Taş olur

BİR şarkısın sen, ömür boyu sürecek... Galatasaray takımına rahmetli Metin Oktay’dan sonra gelen en istikrarlı oyuncu; kuşkusuz Hakan Şükür.

Bugüne kadar hakkında binlerce şey yazıldı çizildi. Ama o her zaman dimdik ayakta kaldı. Şartlar ne olursa olsun, oynadığı her maçta takımı için elinden gelen her şeyi yaptı. Hakan Şükür, bu alemde kaldığı müddetçe kraldır. Bana göre, Hakan Şükür hakkında konuşanlar taş olur. Geldi, gidecek, onun gibi bir santrforu bir daha zor göreceğiz.

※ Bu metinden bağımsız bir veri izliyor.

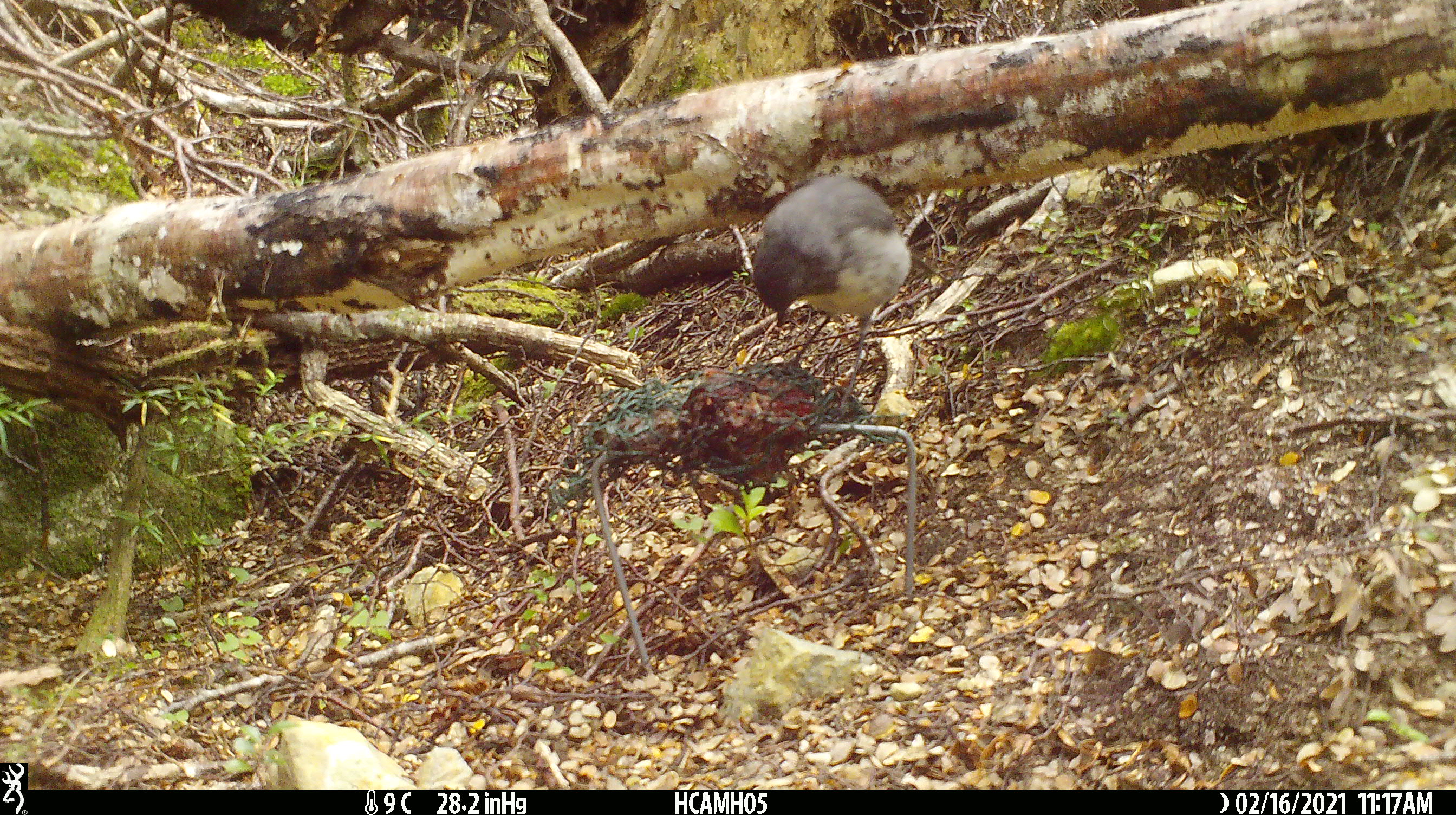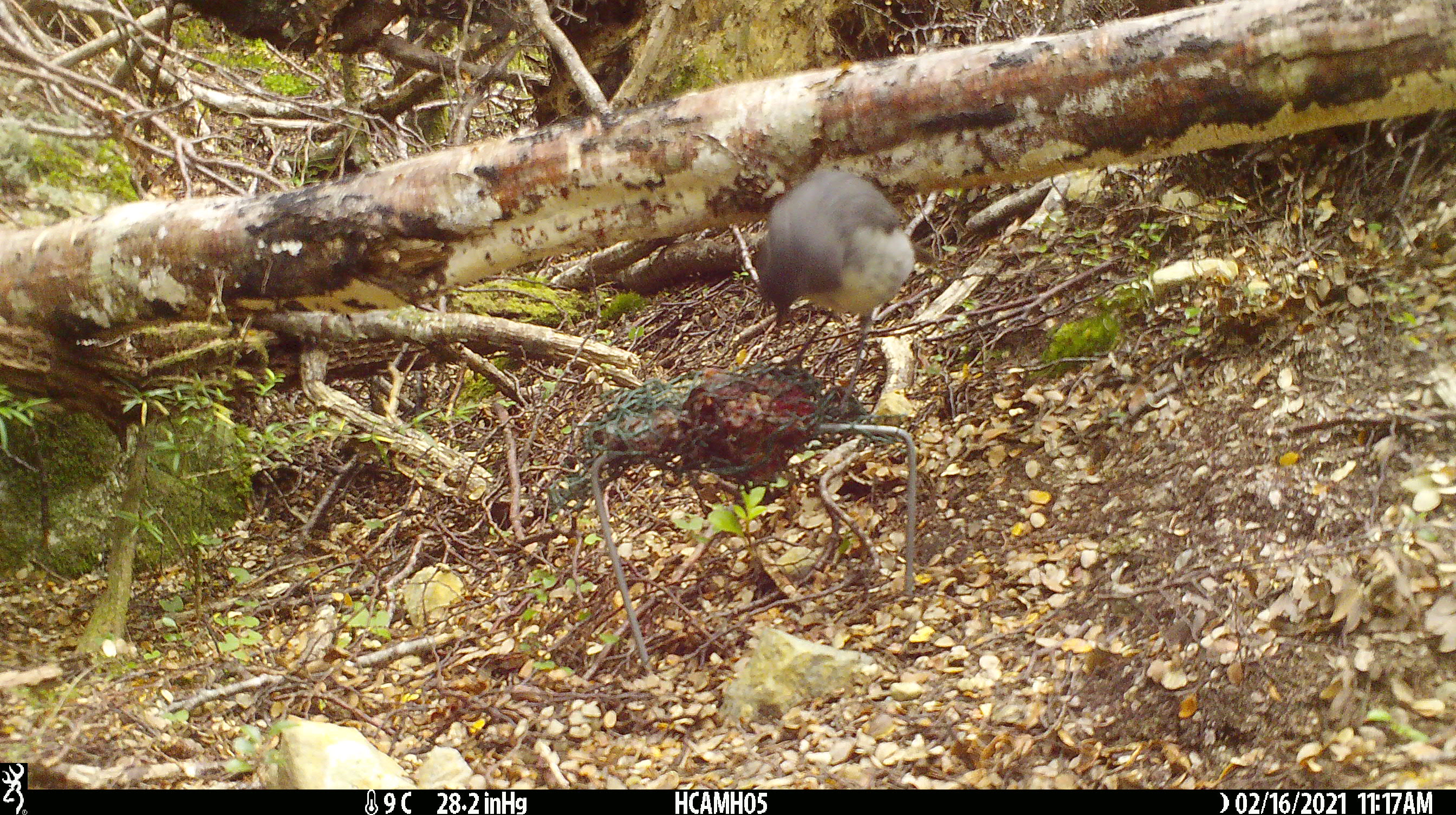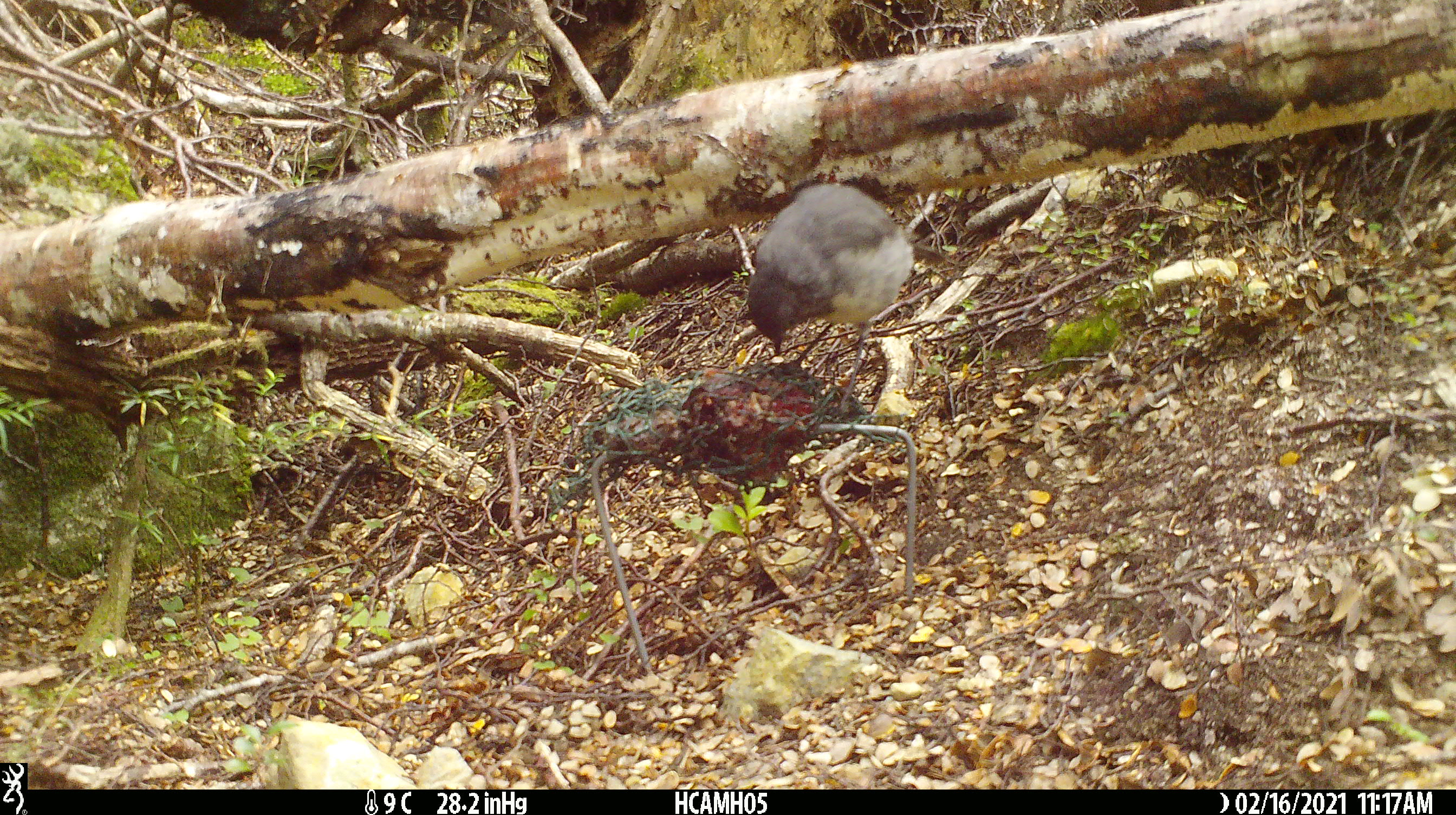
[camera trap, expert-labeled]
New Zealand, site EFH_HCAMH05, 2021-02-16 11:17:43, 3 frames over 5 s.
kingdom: Animalia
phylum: Chordata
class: Aves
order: Passeriformes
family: Petroicidae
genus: Petroica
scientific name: Petroica australis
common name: new zealand robin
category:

Galatasaray dün, Tromso maçının ezikliğini üzerinden atmıştı. Bütün futbolcular kazanma arzusuyla, hırsla yanıp tutuşuyordu. Onlara bu hırsı aşılayan kişi de Gerets’ti.

Anlatmakla bitmiyor

Galatasaray’da, yazmaktan her zaman zevk aldığım bir futbolcu var, o da Saidou. Adam futbolunu öyle geliştirmiş ki, anlatmakla bitmez. Hem savaşıyor hem top çalıyor hem de oyunu kuruyor. O kadar geniş alanı büyük bir ustalıkla yönetiyor.

Hemen önünde oynayan Necati ise, ne etliye ne sütlüye karışıyor. Hücumda iken var, savunmada yok. Hakan Şükür ağabeyi kendi ceza sahasına gidip top çıkarıyor, Necati, ‘Bana şöyle uzun bir top atın da işi bitireyim’ diye felsefe yapıyor.

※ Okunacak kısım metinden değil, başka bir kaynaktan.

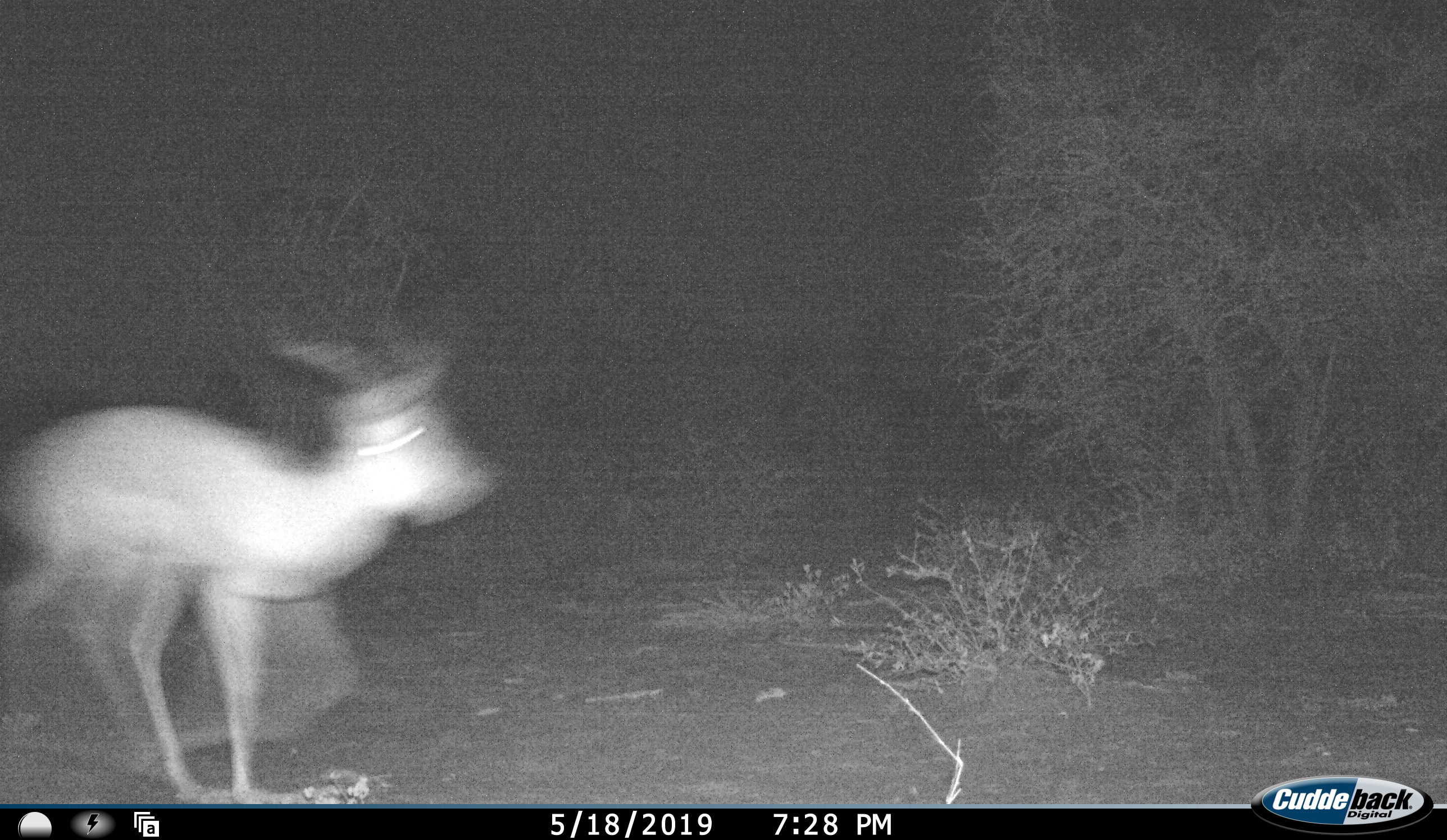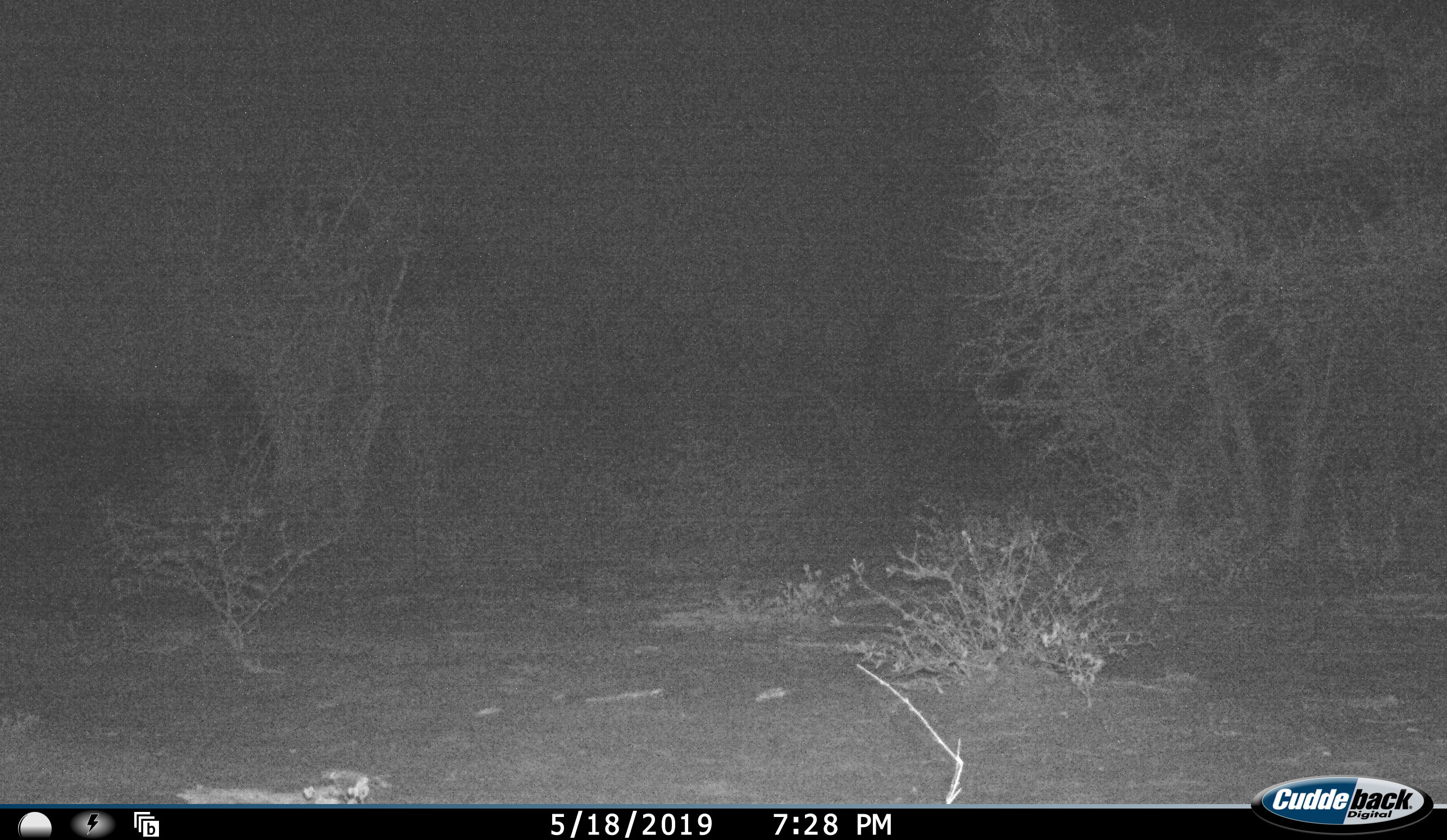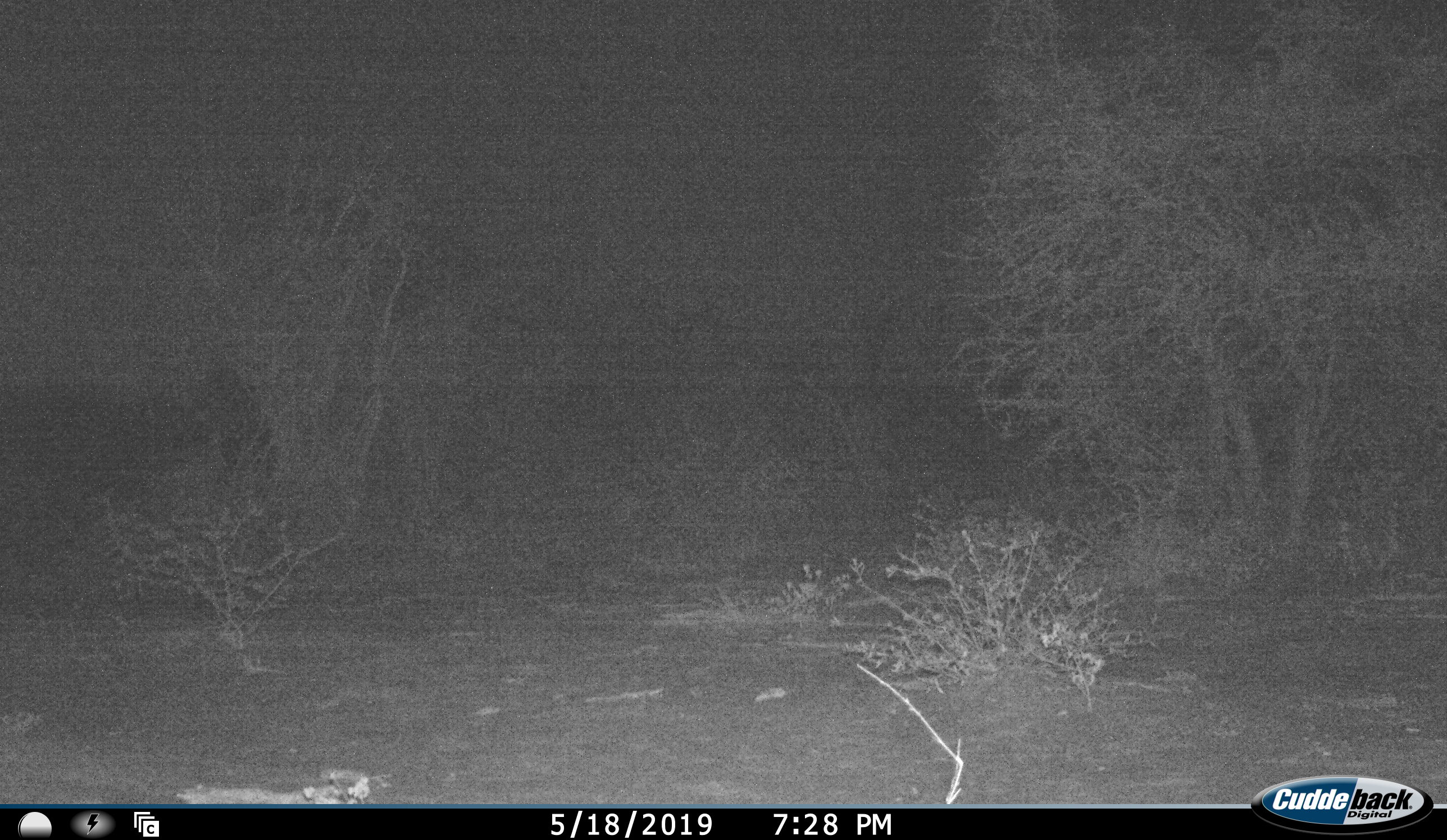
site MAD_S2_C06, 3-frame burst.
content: unidentified animal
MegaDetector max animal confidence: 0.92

Hasan Şaş öyle böyle ama sık sık kanatlardan orta sahaya gelip oyunu sıkıştırıyor. Kovalıyor, yırtınıyor, takımına faydalı olmak istiyor. Galatasaray savunması dün hakikaten istikrarlıydı. Orhan Ak, Yattara’yı başarıyla marke etti... Belli ki, rakibini iyi incelemiş, hangi pozisyonda neler yapacağını ezberlemişti. Trabzonspor büyük bir çöküş içinde... Bu, kendini iyice belli etti. Özellikle defansı hep açık verdi. Hakan, Heinz, Ümit ve Necati de onların bu zaaflarını golle cezalandırdı.

Bundan sonra Galatasaray’ın yapması gereken, savaşıp hedefe gitmek. Ağlaması, zırlaması, ağrısı, sızısı yok, sadece lig var.